To cope with some of these cost drivers and to approve care, Anthem is attempting to switch to a reimbursement system that rewards better health outcomes rather than volume, and the implementation of a telemedicine program that allows you to virtually visit a real doctor on a smartphone.   

These are both concepts employed by Anthem’s largest competitor, Harvard Pilgrim, which has more than 19,000 individuals on the exchange and 8,300 on its broad network that includes all the hospitals and just short of 1,100 in its narrower network that includes 16 hospitals. 

Harvard Pilgrim proposed rate filings for individuals were between 4.3 and 6.6 percent. The filing for its groups – which cover about 75,000 – were not available. But the company said that the weighted average would be about 11.1 percent.  

Harvard Pilgrim also blames drug prices, which have gone so high that it surpassed inpatient costs among certain groups. The company also increased some benefits. Those on the cheaper bronze plan, for example, will get four non-preventive visits before deductibles kick in. Harvard Pilgrim also has a “Doctor on Demand” program that can be accessed with a smartphone.

Harvard Pilgrim also offers Benevera Health – a collaborative venture that includes Dartmouth-Hitchcock, Elliot Health System, Frisbie Memorial Hospital and St. Joseph Hospital in Nashua last April – as an added service for those off and on the exchange. 

  Instead of managing the care of those who are already chronically ill, “we can predict with amazing accuracy which people are at high risk,” said Dr.

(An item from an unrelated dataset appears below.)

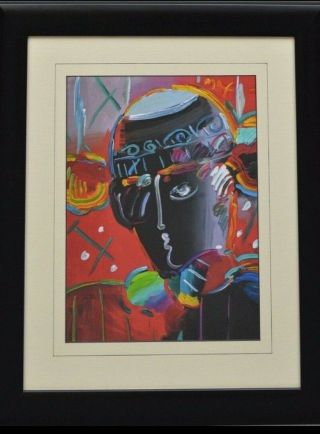 Peter Max Abstract Of A Man’s Head Mixed Media 22” X 25” Framed Make Offer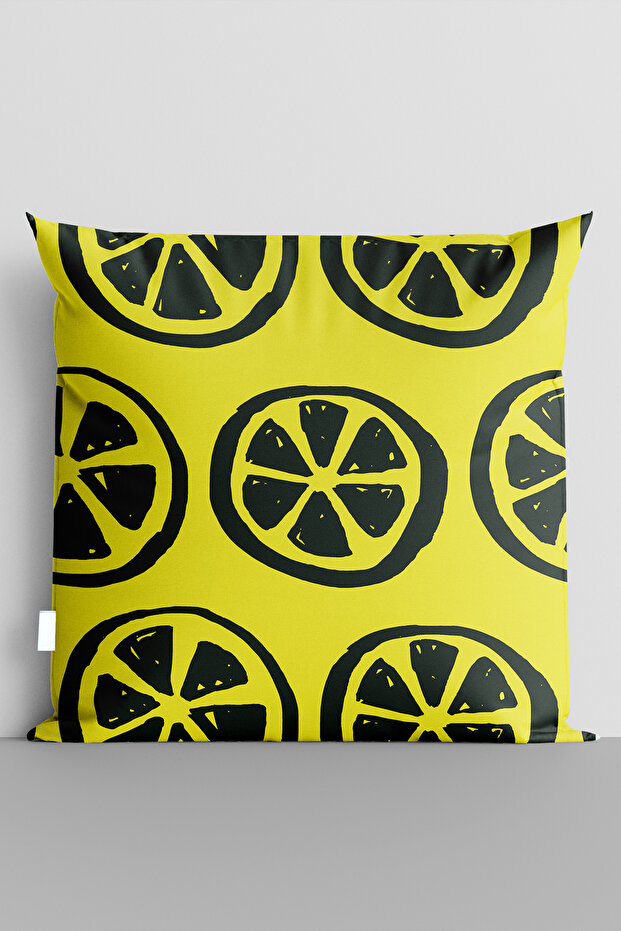 Black Fruit Slices Double-Sided Digital Printed Pillow Cover - 7441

William Brewster, vice president of New Hampshire Regional Market at Harvard Pilgrim Health Care. 

The third major carrier, Minuteman Health, another co-op, based in Massachusetts, has about 19,000 members on the exchange, with only 15 hospitals. It had filed among the steepest rate increases ranging from 18 to 60 percent in June. But the company now says that weight average will be closer to seven percent (which includes its lower-priced group rates).

That’s because of all the uncertainty involving risk assessment. Risk assessment – not to be confused by risk corridor – is what insurers with healthier populations pay insurers with sicker populations. Minuteman is in a fierce legal battle over how much it owes the federal government under risk assessment, arguing that the current formula penalizes the insurer for keeping premiums down and growing quickly. Minuteman did manage to get the last assessment decreased by $1 million to $16.7 million, and said that its initial estimation for the next one was too high – thus the downsizing of rates. 

Unlike many co-ops, it reported a small ($226,000) profit year-to-date, which was better than the first half of 2015, when it lost $8.5 million. Minuteman doesn’t apologize for its narrow network.  Indeed, it credits it for keeping costs down.  

“We have a traditional narrow network,” said Minuteman’s Keith Ledoux, vice president of sales & retention. “We negotiated with providers and if they are not willing to come to terms, we walk away.”